前職では、生地を海外に販売する営業を担当し、顧客の要望に応える楽しさを知ったという山元氏。図らずも継承することになった家業では、創業から70年にわたり培われた財産を顧客ニーズと結びつけることで、新境地を切り拓いている。

代表取締役 山元康平氏

1954年に紙箱製造で創業した株式会社山元紙包装社が飛躍のきっかけをつかんだのは、初代が1960年代に開発した三重構造の傘箱だった。圧力をかけても底が抜けない構造で、百貨店に採用され、帽子や背広用の箱も取り扱うようになった。だがバブル崩壊後、コストを見直す動きを強めた百貨店との取引が減少。売上げの9割が失われる危機に直面した。そこで3代目の父親が、紙袋を中心に箱以外のパッケージ製品へと事業転換を図る。また、インターネット黎明期からECサイトの活用に着手したことで顧客が全国に広がり息を吹き返した。
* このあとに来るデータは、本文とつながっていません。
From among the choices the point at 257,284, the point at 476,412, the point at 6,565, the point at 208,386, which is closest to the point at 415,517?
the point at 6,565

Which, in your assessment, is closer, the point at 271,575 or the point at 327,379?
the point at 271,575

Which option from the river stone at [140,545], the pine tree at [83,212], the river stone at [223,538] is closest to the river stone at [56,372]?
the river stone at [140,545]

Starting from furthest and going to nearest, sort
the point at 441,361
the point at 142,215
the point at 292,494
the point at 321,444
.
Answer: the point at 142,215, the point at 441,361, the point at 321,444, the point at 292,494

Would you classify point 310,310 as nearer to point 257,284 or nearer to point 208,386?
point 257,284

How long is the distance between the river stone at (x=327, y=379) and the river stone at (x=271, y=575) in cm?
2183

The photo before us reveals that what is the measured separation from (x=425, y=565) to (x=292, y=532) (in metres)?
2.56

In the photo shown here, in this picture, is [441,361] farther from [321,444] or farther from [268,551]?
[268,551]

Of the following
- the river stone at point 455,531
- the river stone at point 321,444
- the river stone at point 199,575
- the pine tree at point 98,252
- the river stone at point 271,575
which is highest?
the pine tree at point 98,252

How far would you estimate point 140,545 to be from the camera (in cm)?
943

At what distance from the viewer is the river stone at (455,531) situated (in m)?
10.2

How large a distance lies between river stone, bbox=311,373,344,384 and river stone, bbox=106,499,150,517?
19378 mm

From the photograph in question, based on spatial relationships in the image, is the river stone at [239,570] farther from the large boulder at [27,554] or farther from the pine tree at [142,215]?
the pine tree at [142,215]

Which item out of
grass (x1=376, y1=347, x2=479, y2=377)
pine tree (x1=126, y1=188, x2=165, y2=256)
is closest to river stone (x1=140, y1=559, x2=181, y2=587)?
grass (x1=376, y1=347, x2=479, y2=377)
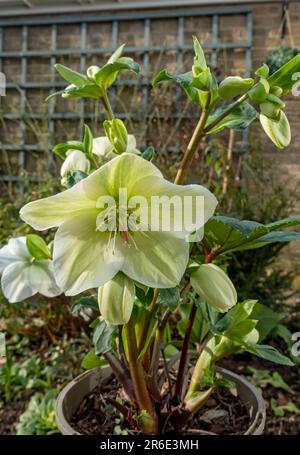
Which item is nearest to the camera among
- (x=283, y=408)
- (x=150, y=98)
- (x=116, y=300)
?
(x=116, y=300)

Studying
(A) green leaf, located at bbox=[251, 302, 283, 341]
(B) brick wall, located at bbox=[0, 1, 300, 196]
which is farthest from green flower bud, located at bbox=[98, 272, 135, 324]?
(B) brick wall, located at bbox=[0, 1, 300, 196]

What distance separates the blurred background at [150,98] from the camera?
6.74ft

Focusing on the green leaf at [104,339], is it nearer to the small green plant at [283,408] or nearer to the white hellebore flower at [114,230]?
the white hellebore flower at [114,230]

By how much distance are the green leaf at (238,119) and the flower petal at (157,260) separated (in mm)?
168

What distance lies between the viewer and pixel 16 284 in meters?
0.72

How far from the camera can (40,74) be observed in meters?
3.22

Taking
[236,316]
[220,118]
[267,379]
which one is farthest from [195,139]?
[267,379]

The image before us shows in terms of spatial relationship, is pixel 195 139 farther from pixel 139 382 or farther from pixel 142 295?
pixel 139 382

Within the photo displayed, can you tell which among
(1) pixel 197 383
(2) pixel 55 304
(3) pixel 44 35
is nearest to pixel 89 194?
(1) pixel 197 383

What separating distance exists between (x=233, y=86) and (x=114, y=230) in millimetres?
202

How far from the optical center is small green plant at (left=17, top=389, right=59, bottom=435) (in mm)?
1229

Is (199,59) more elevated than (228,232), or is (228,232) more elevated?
(199,59)

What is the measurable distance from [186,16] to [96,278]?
2.81 m
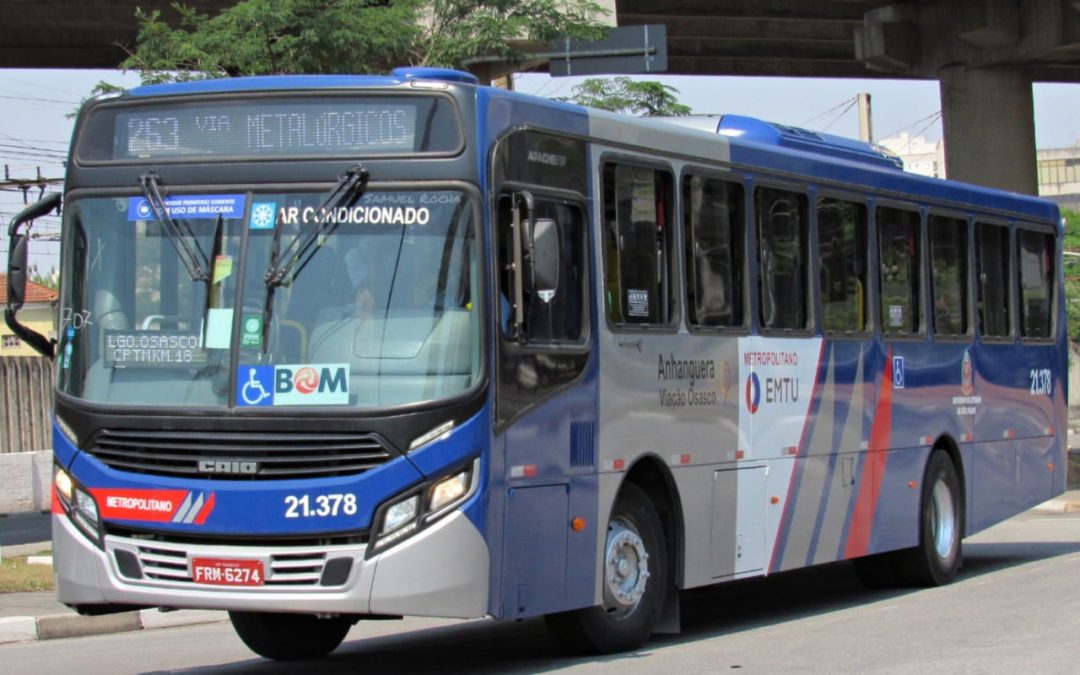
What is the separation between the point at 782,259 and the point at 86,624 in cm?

山元氏は28歳で結婚した際に、先代から事業承継の話を持ち掛けられた。当時は海外営業に充実感を覚えていた頃だったが、ほどなくして父親が健康を損ねたことをきっかけに、家業に戻ることを決意する。だが2020年2月の入社とともにコロナ禍に直面、買い物やイベントで使う紙袋の需要は激減した。「今期も赤字なら社長を辞める」と先代に言われ、黒字化を果たせないまま2022年8月に山元氏は社長に就任。「人生、苦難を多く経験した方があとで生きる」と気持ちを切り替えた。

コロナ禍が明け、商品開発に打って出ようと考えた時、70年の間に培われてきた財産のありがたさを感じた。その一つが100社を超える多様な仕入れ先の存在だ。廃棄する野菜皮を使ったアップサイクル紙袋や、箱に使う板紙を使った高級感のある紙袋を商品化。後者では傘箱以来60年ぶりとなる特許も取得した。

もう一つの財産がECサイトだ。開発した製品は、サイトを通じて顧客の反応を確かめることができる。さらに、新たに導入した顧客管理システムを活用することで、サイト訪問者のデータ分析に基づいた広告を出すことができ、効率的な集客を実現しつつある。その成果は、現在の期の業績が過去最高の収益を見込めるほど好調であることにも表れている。

就任当初は気負って感情をそのまま社員にぶつけてしまうこともあったが、まずは意見を聞き時間をおいて返答するように変えていった。社員とその家族に届く会社にしたいとの思いから、給与明細には会社の状況を記したコメントを添えている。待遇面も売上げに連動した報酬制度を構築し、「受け身中心から攻めの営業に転じたい」と意気込む。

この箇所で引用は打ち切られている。